‘John Wick’ series continues with ‘Parabellum’
‘JOHN WICK: CHAPTER 3’
Grade: 3 stars (out of 4)
Rating: R for pervasive strong violence, and some language
unning time: 2:11
By JAKE COYLE
AP Film Writer
Movies can be blessedly simple. As the first “John Wick” showed, all you really need is a car, a gun, a dead dog and Keanu Reeves. Who needs “kiss kiss” when you’ve got plenty of “bang bang?”
Alas, nothing in today’s movie-land stays minor-key. Chad Stahelski’s “John Wick” has quickly spouted into a three-and-counting series, the latest of which is “John Wick: Chapter 3 – Parabellum.” What was once a taut, minimalist action movie with an appeal predicated on low-expectations and leanness has grown into a franchise with a typically overcooked subtitle and de-rigueur world-building (the film’s press notes reference “the Wickian universe”).
“Parabellum” finds Stahelski, Reeves’ former stunt double who has directed all three films, moving further beyond Wick’s hardboiled origins and into a more extravagant action thriller. In its ever-expanding fictional realm, “Parabellum” isn’t so dissimilar from a superhero movie, only one with way more blood, a much higher body count and, yes, righteously better action scenes.
It starts right where we left off with Reeves’ uber-hitman. He’s on the run in New York having violated the fiercely enforced rules of the High Table, an international assassin’s guild that sets combat protocol for a vast criminal netherworld, including that no “business” should be conducted in the Continental, the Manhattan hotel presided over with panache by its manager, Winston (Ian McShane).

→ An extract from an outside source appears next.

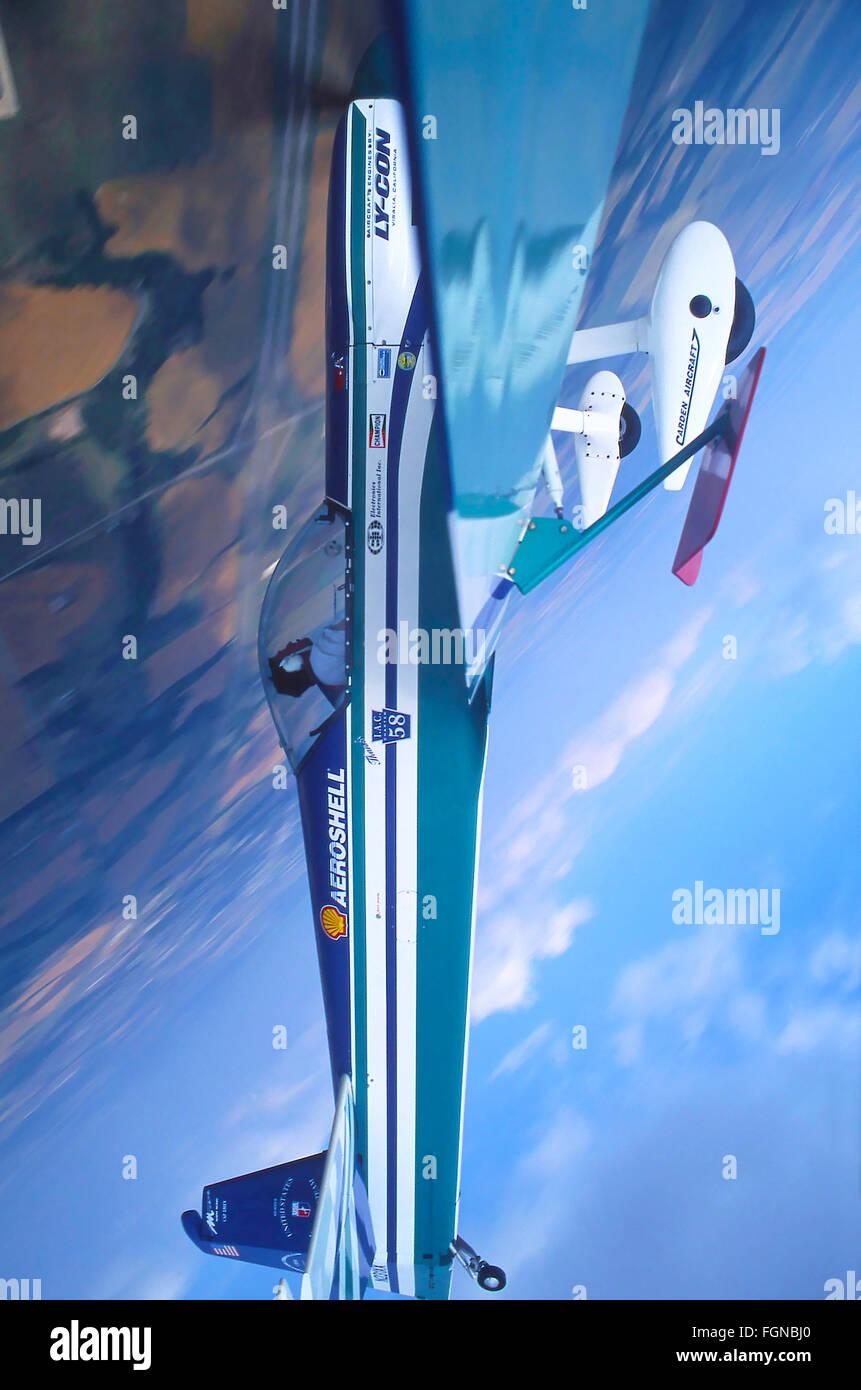 Aerobatic airplane in flight - Stock Image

Along with returning co-stars Laurence Fishburne, Lance Reddick and McShane, “Parabellum” is well-stocked in top-flight character actors. No movie that includes Fishburne bellowing “I am the Bowery!” isn’t without its acting pleasures – including Reeves, himself, who has found in Wick a comfortable match for his spare style and powerfully still physical presence. Also added to the mix here is Asia Kate Dillon (“Billions”), as the Adjudicator, sent to arbitrate violators of the High Table’s code.
But most come to the “John Wick” films for the hyperkinetic videogame action sequences. With a seamless mix of CGI and stunt work, Stahelski fluidly choreographs ballets of bullets and endless violent encounters across a grim cityscape.
There is no doubt that these sequences are quite easily, in form and execution, a cut above what most any other action film is currently doing. But “Parabellum” often squanders its finesse by resorting, countless times, to execution-like killings. As the body count swells, the relentless sound of gun blasts, and the occasional knife stuck in a skull, begins to pulverize. Fans will surely eat it all up, but the “John Wick” films have nothing to say about gun violence despite its absurd abundance.
As laudable as the filmmaking is here, it’s an abdication – and one that’s hard to fathom, given the parade of shootings today – that sullies the whole enterprise.